Wanneer de binnenband rondom zonder plooien in de
buitenband ligt (als er plooien zijn: een beetje lucht
aflaten), dan monteert u de bovenkant van de band –
te beginnen tegenover het ventiel – voorzichtig met
beide handen op het ventiel.
Controleer rondom en aan beide zijden of de binnenband niet tussen de bandhiel en velg is geklemd.
Schuif het ventiel lichtjes terug en trek het weer uit zodat de band goed is gepositioneerd in de buurt
van het ventiel.
Om de band correct op te pompen pompt u eerst lucht tot de band nog goed met de duim kan worden
ingedrukt. Wanneer de controlelijn aan weerszijden van de band dezelfde afstand tot de velgrand
aangeeft, is de band correct gecentreerd. Wanneer dit niet het geval is, dient u de lucht weer af te
laten en de band opnieuw uit te lijnen. Pomp de band nu op tot de maximale bedrijfsdruk (let op de
vuldruk!) en draai de kap op het ventiel.

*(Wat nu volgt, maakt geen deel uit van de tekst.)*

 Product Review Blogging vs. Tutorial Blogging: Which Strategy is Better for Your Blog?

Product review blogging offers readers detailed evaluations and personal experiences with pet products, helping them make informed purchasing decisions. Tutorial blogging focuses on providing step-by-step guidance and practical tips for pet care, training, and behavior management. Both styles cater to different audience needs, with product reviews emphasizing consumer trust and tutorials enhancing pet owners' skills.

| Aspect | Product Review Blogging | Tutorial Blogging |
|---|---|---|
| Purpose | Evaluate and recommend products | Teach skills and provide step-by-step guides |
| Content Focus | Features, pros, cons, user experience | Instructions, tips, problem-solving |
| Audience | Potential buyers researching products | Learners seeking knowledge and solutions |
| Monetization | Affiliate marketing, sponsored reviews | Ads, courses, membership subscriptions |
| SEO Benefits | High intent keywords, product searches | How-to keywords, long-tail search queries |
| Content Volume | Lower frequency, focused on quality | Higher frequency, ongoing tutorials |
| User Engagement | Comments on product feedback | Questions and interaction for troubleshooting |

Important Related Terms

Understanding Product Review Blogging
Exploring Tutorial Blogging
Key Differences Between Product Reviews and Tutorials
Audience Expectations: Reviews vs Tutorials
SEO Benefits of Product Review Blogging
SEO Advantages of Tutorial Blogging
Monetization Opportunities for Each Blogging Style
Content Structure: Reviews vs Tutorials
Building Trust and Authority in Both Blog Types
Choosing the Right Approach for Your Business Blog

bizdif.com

L Let erop dat bij de montage geen voorwerpen of lichaamsdelen tussen de band en de
velgrand gekneld raken. Dit kan immers schade en letsels veroorzaken.
L Een correcte montage kan alleen worden gegarandeerd in de vakhandel. Bij werkzaamheden
die niet zijn uitgevoerd door de vakhandel, vervalt de garantie.
L Let bij het oppompen van de banden steeds op de correcte vuldruk. Deze waarde kunt u
aflezen op de band.
L Gebruik voor het oppompen uitsluitend geschikte pompen met een afleesschaal in bar. Voor
schade die ontstaat door het gebruik van pompen die niet door de fabrikant worden
bijgeleverd, vervalt de garantie.
DEMONTAGE / MONTAGE
Naast de zitting en armsteunen kan ook het batterijvak worden gedemonteerd. Lees ook de volgende
instructies:
• Schakel de Scooter uit.
• Verwijder de zit (zie het hoofdstuk “Zit”).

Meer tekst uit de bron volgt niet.